*DATASET ENTRIES*.
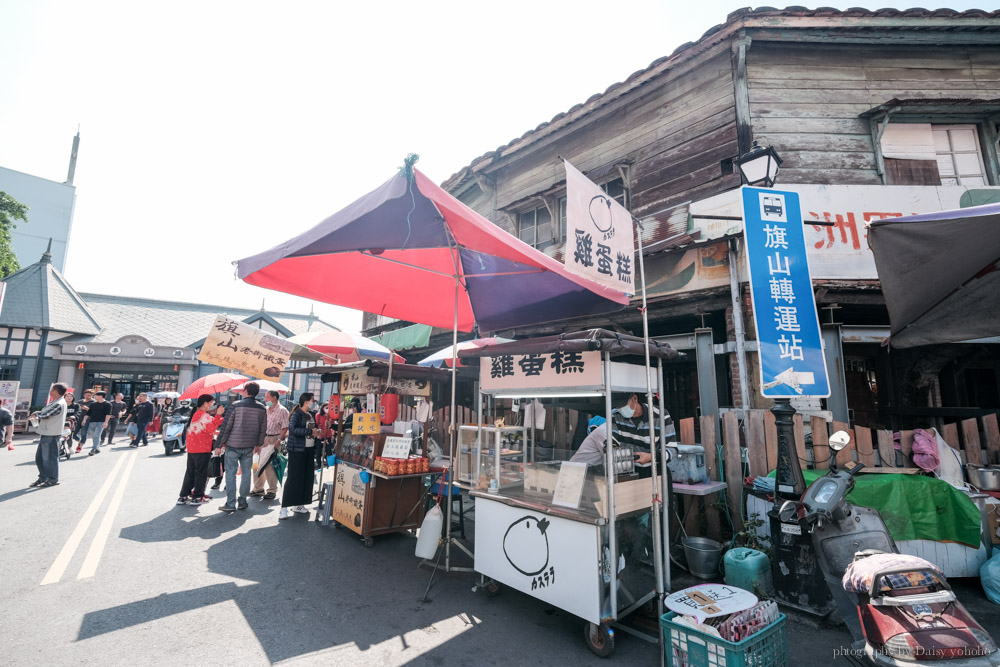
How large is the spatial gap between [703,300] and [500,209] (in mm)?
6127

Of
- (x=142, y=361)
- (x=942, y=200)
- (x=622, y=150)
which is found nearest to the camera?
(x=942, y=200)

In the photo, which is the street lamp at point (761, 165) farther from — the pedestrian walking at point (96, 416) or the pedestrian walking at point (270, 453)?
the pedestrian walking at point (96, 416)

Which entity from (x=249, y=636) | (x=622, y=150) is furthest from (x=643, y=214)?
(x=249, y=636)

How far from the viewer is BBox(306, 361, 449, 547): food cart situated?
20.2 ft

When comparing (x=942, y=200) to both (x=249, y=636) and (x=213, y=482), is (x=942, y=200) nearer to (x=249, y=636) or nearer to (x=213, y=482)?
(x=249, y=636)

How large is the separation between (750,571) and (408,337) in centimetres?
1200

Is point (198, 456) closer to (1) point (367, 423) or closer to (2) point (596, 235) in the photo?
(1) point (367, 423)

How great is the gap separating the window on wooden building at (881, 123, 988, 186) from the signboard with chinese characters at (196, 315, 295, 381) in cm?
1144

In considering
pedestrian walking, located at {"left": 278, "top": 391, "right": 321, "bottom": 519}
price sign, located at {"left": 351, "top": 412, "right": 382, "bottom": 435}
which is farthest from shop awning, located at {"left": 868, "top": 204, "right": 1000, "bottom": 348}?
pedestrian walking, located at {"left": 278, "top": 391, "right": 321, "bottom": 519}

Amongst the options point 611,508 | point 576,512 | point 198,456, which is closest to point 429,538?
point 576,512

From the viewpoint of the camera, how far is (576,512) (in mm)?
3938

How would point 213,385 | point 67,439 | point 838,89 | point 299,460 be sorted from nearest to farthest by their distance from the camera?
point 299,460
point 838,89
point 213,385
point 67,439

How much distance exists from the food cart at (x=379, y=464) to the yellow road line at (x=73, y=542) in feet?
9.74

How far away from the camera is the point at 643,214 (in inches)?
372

* * *

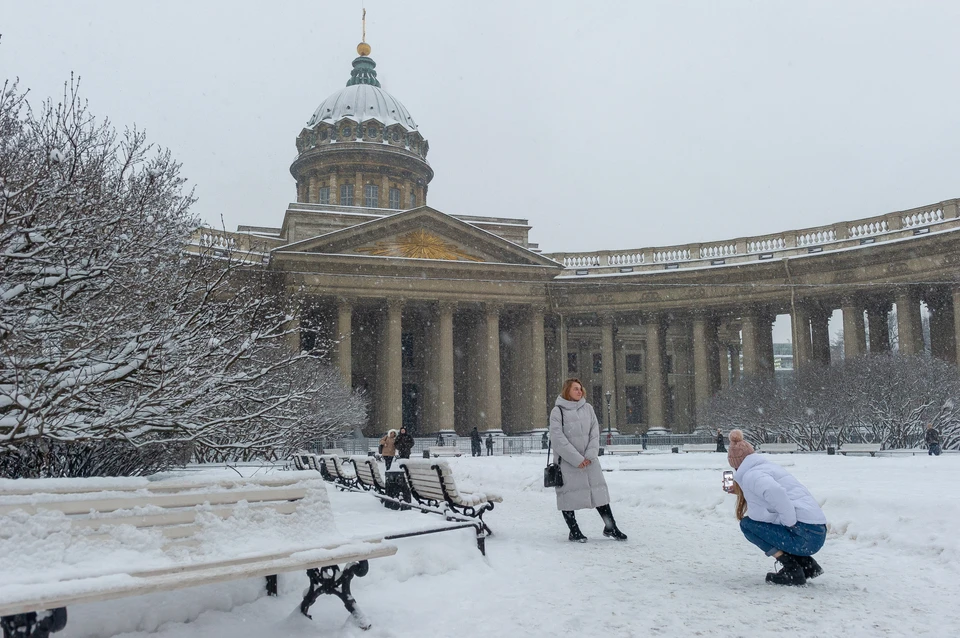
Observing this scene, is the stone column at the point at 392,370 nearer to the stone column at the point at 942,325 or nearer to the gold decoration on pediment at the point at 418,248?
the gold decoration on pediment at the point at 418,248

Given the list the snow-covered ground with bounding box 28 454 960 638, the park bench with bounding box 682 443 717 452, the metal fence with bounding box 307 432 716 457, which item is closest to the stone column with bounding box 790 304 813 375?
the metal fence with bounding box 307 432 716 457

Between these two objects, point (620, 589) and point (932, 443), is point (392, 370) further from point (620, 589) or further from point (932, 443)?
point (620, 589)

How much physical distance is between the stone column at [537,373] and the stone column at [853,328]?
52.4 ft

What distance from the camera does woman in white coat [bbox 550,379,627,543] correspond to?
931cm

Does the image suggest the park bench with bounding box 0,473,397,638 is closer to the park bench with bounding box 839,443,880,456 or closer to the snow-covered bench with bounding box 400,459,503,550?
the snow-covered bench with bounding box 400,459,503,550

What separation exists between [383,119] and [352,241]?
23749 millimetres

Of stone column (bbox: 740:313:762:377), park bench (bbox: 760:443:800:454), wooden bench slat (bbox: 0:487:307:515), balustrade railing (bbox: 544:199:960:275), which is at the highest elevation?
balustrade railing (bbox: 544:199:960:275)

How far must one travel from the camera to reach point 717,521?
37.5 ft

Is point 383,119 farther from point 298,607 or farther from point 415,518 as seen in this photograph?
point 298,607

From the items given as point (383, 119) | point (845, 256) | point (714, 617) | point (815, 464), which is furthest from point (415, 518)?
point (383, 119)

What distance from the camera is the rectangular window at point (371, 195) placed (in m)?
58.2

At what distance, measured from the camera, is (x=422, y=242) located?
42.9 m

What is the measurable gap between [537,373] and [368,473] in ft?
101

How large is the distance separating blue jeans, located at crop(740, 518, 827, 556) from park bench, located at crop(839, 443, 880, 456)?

==

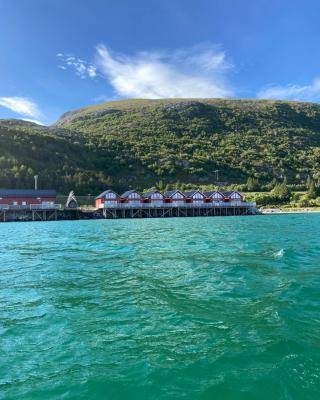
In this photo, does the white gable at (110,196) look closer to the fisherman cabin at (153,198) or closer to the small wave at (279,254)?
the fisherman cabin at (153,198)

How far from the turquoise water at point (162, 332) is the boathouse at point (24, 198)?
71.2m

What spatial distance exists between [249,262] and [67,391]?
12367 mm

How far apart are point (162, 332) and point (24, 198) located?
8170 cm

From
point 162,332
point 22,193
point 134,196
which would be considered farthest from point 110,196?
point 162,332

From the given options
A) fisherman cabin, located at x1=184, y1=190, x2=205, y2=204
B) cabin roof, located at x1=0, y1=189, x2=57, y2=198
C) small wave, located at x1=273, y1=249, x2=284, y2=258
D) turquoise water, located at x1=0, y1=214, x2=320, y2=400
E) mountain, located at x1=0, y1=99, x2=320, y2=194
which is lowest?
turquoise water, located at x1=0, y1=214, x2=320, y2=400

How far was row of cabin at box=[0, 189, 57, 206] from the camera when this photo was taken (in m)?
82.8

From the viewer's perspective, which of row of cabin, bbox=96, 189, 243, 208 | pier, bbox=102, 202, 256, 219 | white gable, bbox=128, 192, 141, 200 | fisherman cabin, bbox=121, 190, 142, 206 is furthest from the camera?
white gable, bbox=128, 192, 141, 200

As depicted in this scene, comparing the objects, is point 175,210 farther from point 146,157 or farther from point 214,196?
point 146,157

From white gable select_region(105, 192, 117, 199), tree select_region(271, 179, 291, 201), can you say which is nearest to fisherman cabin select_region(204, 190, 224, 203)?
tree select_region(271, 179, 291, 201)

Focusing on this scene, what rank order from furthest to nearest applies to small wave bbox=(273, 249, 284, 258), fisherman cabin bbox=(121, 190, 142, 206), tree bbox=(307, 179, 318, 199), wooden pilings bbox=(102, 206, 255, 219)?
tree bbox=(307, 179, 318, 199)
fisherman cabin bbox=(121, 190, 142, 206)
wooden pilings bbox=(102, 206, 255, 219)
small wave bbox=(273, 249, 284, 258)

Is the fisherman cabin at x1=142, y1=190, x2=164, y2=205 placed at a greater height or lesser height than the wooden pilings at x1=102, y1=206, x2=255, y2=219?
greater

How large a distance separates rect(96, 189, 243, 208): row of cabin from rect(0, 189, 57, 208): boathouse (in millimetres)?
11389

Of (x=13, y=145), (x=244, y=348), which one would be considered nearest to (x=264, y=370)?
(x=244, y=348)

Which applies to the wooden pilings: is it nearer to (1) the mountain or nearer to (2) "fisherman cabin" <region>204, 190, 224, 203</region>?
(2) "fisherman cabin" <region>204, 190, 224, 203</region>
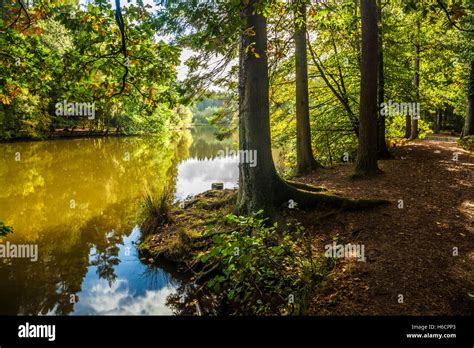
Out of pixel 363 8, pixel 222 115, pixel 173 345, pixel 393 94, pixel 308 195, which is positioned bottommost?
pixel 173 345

*GIVEN PROBLEM*. How many lines of the material above contain the string "with"? Case counts. Give only the number.

*FINAL ANSWER*. 5